Exposures  Treatment with radical prostatectomy, EBRT, or active surveillance was ascertained within 1 year of diagnosis.

Main Outcomes and Measures  Patient-reported function on the 26-item Expanded Prostate Cancer Index Composite (EPIC) 36 months after enrollment. Higher domain scores (range, 0-100) indicate better function. Minimum clinically important difference was defined as 10 to 12 points for sexual function, 6 for urinary incontinence, 5 for urinary irritative symptoms, 5 for bowel function, and 4 for hormonal function.

Results  The cohort included 2550 men (mean age, 63.8 years; 74% white, 55% had intermediate- or high-risk disease), of whom 1523 (59.7%) underwent radical prostatectomy, 598 (23.5%) EBRT, and 429 (16.8%) active surveillance. Men in the EBRT group were older (mean age, 68.1 years vs 61.5 years, P < .001) and had worse baseline sexual function (mean score, 52.3 vs 65.2, P < .001) than men in the radical prostatectomy group. At 3 years, the adjusted mean sexual domain score for radical prostatectomy decreased more than for EBRT (mean difference, −11.9 points; 95% CI, −15.1 to −8.7).

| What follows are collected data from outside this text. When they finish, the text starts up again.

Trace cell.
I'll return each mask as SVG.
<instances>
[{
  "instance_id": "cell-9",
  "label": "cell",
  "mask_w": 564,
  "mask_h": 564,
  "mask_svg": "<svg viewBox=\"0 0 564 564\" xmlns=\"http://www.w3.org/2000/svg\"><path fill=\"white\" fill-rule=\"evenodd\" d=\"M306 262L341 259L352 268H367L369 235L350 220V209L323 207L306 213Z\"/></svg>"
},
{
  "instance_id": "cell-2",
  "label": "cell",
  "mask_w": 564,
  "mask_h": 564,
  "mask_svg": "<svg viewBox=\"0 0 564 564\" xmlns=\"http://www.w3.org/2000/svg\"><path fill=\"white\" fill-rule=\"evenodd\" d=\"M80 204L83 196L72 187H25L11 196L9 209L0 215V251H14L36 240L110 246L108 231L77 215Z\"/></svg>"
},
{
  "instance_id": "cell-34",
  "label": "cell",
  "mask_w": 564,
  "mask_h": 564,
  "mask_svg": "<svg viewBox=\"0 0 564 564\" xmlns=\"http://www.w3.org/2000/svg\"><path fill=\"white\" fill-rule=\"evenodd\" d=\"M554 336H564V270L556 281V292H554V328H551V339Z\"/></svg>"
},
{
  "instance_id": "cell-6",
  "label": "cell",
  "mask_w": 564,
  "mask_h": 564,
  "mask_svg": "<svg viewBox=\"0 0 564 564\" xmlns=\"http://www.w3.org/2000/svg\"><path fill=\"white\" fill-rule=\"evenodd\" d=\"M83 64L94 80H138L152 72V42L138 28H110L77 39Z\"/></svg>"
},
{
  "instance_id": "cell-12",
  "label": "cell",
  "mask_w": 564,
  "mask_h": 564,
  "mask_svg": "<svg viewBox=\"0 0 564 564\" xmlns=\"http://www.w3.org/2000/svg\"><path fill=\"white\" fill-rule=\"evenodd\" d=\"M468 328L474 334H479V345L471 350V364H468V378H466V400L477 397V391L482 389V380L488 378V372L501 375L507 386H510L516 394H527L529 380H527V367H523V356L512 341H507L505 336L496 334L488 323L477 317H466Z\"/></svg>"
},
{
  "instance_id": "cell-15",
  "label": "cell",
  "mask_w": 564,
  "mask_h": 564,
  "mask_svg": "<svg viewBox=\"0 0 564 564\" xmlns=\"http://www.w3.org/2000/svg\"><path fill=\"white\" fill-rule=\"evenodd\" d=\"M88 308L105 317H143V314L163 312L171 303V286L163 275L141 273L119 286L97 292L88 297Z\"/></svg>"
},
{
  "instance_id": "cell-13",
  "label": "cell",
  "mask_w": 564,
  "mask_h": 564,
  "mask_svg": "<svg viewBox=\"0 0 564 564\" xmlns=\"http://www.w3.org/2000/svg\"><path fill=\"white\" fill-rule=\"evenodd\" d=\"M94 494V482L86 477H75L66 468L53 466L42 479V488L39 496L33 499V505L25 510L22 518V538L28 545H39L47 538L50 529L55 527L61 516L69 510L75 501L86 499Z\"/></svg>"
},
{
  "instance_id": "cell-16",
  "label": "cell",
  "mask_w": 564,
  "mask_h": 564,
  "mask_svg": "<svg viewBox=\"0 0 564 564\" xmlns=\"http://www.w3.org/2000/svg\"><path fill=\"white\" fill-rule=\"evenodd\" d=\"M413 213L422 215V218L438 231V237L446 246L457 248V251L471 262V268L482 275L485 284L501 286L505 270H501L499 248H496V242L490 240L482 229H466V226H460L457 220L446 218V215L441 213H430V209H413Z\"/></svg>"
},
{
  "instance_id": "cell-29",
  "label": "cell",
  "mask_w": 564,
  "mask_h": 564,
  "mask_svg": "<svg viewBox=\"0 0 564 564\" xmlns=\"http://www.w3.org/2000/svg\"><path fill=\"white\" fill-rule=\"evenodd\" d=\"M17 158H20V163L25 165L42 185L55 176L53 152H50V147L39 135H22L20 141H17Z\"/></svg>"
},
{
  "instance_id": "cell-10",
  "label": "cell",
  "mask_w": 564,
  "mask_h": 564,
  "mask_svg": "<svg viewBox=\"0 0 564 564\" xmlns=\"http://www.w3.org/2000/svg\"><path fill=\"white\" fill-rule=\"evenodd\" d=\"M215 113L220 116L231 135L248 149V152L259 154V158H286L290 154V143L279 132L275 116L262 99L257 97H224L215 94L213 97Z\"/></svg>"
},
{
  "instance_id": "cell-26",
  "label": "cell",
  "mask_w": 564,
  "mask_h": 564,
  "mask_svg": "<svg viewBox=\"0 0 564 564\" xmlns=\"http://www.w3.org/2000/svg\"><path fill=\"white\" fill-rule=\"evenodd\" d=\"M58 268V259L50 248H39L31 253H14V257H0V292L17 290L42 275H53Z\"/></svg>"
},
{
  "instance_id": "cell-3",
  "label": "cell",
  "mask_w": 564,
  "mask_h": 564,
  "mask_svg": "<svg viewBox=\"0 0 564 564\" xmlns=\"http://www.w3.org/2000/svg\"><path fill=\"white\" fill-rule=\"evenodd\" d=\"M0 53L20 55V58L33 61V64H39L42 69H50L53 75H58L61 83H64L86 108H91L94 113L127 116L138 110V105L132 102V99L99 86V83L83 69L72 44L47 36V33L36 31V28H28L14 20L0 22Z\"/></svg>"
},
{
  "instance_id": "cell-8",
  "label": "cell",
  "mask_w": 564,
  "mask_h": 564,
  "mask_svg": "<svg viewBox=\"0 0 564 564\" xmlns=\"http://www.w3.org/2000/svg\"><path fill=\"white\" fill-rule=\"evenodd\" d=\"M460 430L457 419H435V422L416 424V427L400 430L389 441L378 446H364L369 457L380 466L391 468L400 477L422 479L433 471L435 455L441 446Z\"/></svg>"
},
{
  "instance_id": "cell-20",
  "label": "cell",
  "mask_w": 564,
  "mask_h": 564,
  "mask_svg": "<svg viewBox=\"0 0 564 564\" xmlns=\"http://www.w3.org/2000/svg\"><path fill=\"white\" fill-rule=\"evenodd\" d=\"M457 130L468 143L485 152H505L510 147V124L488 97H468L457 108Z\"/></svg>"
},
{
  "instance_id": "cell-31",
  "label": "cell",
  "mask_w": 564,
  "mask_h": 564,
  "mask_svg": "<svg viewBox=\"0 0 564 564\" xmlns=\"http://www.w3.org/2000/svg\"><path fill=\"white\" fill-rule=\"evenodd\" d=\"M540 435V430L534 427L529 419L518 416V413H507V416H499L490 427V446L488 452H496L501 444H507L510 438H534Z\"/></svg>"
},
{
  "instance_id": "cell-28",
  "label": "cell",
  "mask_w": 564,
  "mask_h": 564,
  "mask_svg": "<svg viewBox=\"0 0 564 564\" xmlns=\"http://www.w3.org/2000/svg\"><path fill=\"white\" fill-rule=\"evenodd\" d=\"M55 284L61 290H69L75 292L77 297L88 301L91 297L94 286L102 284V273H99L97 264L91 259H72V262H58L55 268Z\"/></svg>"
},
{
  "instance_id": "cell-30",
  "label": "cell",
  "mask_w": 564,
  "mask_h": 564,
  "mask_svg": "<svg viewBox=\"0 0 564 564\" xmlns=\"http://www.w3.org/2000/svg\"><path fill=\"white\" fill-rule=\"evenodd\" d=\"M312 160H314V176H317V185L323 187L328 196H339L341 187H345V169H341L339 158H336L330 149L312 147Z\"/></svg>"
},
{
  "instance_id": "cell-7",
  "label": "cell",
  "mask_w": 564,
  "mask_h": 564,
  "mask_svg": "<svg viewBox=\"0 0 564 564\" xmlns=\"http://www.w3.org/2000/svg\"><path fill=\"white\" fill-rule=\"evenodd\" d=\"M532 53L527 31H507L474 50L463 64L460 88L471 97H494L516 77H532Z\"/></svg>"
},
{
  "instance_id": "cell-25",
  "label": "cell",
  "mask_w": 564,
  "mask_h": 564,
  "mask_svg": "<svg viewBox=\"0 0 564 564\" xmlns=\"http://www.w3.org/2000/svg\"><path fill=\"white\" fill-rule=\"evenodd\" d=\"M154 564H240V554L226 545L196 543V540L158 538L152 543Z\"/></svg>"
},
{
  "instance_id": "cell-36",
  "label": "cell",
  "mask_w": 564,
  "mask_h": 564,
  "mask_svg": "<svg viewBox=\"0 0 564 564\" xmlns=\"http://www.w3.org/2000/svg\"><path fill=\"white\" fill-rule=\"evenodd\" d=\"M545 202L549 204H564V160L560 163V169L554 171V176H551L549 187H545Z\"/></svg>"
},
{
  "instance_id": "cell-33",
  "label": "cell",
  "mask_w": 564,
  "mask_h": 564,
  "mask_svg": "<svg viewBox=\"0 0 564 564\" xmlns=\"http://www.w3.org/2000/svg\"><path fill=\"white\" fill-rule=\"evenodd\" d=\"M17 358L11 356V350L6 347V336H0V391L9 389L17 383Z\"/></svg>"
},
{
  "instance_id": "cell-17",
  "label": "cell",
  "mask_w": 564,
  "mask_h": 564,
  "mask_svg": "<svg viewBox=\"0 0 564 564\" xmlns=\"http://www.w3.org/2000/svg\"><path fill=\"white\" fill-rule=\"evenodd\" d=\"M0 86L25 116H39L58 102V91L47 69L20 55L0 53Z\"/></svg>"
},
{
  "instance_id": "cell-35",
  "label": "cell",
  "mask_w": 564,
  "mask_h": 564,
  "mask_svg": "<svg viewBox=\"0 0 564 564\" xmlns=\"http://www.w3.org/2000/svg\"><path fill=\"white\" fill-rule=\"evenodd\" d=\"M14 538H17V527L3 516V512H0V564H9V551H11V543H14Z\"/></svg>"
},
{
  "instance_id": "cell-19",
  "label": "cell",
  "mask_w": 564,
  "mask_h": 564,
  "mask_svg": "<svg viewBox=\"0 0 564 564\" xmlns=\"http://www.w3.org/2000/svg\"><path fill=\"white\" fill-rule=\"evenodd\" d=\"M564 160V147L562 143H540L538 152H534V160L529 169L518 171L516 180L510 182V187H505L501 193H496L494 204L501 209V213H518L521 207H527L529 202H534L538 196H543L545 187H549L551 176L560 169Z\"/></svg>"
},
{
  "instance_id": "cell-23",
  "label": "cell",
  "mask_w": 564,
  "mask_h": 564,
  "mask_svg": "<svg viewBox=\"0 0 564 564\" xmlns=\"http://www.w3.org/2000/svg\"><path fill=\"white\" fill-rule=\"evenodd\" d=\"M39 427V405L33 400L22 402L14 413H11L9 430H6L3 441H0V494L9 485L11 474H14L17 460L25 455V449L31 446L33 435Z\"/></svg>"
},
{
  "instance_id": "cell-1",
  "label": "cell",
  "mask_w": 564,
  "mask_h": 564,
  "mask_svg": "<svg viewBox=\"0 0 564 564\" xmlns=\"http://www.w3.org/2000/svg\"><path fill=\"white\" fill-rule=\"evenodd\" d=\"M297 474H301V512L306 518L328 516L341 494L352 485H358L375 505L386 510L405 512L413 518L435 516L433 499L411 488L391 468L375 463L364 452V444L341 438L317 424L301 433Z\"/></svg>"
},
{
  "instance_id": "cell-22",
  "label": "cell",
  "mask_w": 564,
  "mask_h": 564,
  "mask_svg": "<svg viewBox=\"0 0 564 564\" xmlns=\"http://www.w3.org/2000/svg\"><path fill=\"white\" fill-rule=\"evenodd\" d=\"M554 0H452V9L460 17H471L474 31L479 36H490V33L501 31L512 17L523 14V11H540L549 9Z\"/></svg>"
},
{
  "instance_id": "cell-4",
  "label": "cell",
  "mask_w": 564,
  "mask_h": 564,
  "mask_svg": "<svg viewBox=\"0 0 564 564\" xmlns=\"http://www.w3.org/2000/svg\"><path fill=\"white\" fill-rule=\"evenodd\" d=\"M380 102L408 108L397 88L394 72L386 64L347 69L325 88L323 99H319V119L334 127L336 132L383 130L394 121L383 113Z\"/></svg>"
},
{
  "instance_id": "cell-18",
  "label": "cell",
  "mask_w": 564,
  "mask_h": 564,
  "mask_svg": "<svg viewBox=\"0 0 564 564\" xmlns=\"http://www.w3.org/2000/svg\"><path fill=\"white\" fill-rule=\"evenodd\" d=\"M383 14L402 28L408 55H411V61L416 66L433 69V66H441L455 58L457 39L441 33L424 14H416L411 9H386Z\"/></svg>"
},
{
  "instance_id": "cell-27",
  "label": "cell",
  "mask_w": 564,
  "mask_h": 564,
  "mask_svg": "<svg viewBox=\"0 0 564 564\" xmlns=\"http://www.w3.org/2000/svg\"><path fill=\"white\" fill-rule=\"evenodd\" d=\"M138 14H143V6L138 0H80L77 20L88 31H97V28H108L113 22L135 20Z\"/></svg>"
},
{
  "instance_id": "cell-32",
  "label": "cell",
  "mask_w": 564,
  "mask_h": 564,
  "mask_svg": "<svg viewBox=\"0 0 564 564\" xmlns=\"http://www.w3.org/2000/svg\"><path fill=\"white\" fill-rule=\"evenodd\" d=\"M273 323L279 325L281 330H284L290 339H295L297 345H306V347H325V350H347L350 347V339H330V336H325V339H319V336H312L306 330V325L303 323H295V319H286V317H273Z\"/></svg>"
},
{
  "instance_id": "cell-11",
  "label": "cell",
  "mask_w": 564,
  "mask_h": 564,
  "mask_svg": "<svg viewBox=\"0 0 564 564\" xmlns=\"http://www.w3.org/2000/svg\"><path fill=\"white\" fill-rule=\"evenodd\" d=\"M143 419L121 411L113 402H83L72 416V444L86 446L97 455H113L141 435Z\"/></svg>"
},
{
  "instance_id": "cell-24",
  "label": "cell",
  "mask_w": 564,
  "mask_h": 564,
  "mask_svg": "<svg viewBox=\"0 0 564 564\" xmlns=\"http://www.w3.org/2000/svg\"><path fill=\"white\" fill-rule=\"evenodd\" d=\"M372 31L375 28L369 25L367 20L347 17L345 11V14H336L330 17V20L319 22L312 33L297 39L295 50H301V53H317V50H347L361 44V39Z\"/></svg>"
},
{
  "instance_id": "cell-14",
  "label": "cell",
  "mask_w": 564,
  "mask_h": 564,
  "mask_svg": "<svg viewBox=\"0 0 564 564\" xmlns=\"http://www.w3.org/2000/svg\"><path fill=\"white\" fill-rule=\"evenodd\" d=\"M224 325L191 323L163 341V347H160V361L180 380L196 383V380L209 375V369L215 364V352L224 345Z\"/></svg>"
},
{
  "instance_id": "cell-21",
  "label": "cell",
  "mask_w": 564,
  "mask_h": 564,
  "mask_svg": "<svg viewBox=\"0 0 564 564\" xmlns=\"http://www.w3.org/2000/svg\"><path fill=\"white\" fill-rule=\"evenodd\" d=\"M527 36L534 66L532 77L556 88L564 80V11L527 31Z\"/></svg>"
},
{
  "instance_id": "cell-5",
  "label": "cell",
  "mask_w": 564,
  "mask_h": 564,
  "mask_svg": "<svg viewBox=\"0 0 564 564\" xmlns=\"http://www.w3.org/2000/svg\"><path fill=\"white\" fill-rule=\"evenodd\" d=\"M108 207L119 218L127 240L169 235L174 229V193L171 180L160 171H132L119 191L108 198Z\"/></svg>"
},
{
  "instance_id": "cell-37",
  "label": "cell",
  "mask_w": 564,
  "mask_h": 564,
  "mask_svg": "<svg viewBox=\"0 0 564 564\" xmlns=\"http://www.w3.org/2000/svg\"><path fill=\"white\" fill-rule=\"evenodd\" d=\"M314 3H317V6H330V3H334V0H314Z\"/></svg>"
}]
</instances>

The decline in sexual domain scores between EBRT and active surveillance was not clinically significant (−4.3 points; 95% CI, −9.2 to 0.7). Radical prostatectomy was associated with worse urinary incontinence than EBRT (−18.0 points; 95% CI, −20.5 to −15.4) and active surveillance (−12.7 points; 95% CI, −16.0 to −9.3) but was associated with better urinary irritative symptoms than active surveillance (5.2 points; 95% CI, 3.2 to 7.2). No clinically significant differences for bowel or hormone function were noted beyond 12 months. No differences in health-related quality of life or disease-specific survival (3 deaths) were noted (99.7%-100%).

Conclusions and Relevance  In this cohort of men with localized prostate cancer, radical prostatectomy was associated with a greater decrease in sexual function and urinary incontinence than either EBRT or active surveillance after 3 years and was associated with fewer urinary irritative symptoms than active surveillance; however, no meaningful differences existed in either bowel or hormonal function beyond 12 months or in in other domains of health-related quality-of-life measures. These findings may facilitate counseling regarding the comparative harms of contemporary treatments for prostate cancer.